[Start of section]
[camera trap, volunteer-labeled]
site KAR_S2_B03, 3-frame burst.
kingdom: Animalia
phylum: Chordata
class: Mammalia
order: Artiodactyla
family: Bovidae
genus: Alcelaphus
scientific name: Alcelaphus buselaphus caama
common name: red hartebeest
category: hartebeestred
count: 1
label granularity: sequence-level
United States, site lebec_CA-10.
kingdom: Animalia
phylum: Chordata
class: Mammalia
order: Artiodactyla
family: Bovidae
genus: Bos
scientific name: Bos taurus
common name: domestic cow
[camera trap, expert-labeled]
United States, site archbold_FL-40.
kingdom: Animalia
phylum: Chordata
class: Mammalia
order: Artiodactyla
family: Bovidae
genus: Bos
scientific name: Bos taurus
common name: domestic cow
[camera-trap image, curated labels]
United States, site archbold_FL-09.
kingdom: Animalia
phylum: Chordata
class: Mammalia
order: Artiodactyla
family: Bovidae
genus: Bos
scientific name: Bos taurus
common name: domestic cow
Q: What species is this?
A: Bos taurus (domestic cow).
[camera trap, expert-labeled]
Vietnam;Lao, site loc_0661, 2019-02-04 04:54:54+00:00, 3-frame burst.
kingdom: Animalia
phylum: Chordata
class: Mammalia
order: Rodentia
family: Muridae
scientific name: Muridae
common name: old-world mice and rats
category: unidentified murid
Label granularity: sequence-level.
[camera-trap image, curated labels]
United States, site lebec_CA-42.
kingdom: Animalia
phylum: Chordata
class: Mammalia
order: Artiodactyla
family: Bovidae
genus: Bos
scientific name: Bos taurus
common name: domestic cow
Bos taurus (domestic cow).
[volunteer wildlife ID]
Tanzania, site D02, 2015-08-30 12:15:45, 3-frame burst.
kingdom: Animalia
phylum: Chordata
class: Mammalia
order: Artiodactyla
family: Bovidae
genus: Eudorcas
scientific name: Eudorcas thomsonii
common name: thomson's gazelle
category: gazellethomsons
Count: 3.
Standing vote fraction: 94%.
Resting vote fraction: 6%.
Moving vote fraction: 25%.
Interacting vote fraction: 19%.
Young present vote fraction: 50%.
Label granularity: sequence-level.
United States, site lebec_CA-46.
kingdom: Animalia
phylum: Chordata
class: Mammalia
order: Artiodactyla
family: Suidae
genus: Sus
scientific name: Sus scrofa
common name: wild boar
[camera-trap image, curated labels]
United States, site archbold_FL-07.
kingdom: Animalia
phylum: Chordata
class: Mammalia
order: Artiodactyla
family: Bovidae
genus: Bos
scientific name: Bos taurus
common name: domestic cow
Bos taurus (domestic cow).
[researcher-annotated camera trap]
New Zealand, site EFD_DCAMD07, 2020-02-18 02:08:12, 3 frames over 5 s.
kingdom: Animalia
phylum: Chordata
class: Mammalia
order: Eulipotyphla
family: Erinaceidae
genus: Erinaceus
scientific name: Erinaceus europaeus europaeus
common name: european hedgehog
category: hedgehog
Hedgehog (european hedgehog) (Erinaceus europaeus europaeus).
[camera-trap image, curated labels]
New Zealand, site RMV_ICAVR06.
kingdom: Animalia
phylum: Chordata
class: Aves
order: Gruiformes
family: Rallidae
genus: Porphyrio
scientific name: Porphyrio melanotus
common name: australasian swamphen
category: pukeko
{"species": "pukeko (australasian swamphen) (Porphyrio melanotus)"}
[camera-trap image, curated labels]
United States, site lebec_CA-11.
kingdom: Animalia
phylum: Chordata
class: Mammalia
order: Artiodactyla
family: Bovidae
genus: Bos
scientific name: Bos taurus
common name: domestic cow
[End of section]
Faithfully copy every entry, leaving nothing out.

Your response:
[camera trap, volunteer-labeled]
site KAR_S2_B03, 3-frame burst.
kingdom: Animalia
phylum: Chordata
class: Mammalia
order: Artiodactyla
family: Bovidae
genus: Alcelaphus
scientific name: Alcelaphus buselaphus caama
common name: red hartebeest
category: hartebeestred
count: 1
label granularity: sequence-level
United States, site lebec_CA-10.
kingdom: Animalia
phylum: Chordata
class: Mammalia
order: Artiodactyla
family: Bovidae
genus: Bos
scientific name: Bos taurus
common name: domestic cow
[camera trap, expert-labeled]
United States, site archbold_FL-40.
kingdom: Animalia
phylum: Chordata
class: Mammalia
order: Artiodactyla
family: Bovidae
genus: Bos
scientific name: Bos taurus
common name: domestic cow
[camera-trap image, curated labels]
United States, site archbold_FL-09.
kingdom: Animalia
phylum: Chordata
class: Mammalia
order: Artiodactyla
family: Bovidae
genus: Bos
scientific name: Bos taurus
common name: domestic cow
Q: What species is this?
A: Bos taurus (domestic cow).
[camera trap, expert-labeled]
Vietnam;Lao, site loc_0661, 2019-02-04 04:54:54+00:00, 3-frame burst.
kingdom: Animalia
phylum: Chordata
class: Mammalia
order: Rodentia
family: Muridae
scientific name: Muridae
common name: old-world mice and rats
category: unidentified murid
Label granularity: sequence-level.
[camera-trap image, curated labels]
United States, site lebec_CA-42.
kingdom: Animalia
phylum: Chordata
class: Mammalia
order: Artiodactyla
family: Bovidae
genus: Bos
scientific name: Bos taurus
common name: domestic cow
Bos taurus (domestic cow).
[volunteer wildlife ID]
Tanzania, site D02, 2015-08-30 12:15:45, 3-frame burst.
kingdom: Animalia
phylum: Chordata
class: Mammalia
order: Artiodactyla
family: Bovidae
genus: Eudorcas
scientific name: Eudorcas thomsonii
common name: thomson's gazelle
category: gazellethomsons
Count: 3.
Standing vote fraction: 94%.
Resting vote fraction: 6%.
Moving vote fraction: 25%.
Interacting vote fraction: 19%.
Young present vote fraction: 50%.
Label granularity: sequence-level.
United States, site lebec_CA-46.
kingdom: Animalia
phylum: Chordata
class: Mammalia
order: Artiodactyla
family: Suidae
genus: Sus
scientific name: Sus scrofa
common name: wild boar
[camera-trap image, curated labels]
United States, site archbold_FL-07.
kingdom: Animalia
phylum: Chordata
class: Mammalia
order: Artiodactyla
family: Bovidae
genus: Bos
scientific name: Bos taurus
common name: domestic cow
Bos taurus (domestic cow).
[researcher-annotated camera trap]
New Zealand, site EFD_DCAMD07, 2020-02-18 02:08:12, 3 frames over 5 s.
kingdom: Animalia
phylum: Chordata
class: Mammalia
order: Eulipotyphla
family: Erinaceidae
genus: Erinaceus
scientific name: Erinaceus europaeus europaeus
common name: european hedgehog
category: hedgehog
Hedgehog (european hedgehog) (Erinaceus europaeus europaeus).
[camera-trap image, curated labels]
New Zealand, site RMV_ICAVR06.
kingdom: Animalia
phylum: Chordata
class: Aves
order: Gruiformes
family: Rallidae
genus: Porphyrio
scientific name: Porphyrio melanotus
common name: australasian swamphen
category: pukeko
{"species": "pukeko (australasian swamphen) (Porphyrio melanotus)"}
[camera-trap image, curated labels]
United States, site lebec_CA-11.
kingdom: Animalia
phylum: Chordata
class: Mammalia
order: Artiodactyla
family: Bovidae
genus: Bos
scientific name: Bos taurus
common name: domestic cow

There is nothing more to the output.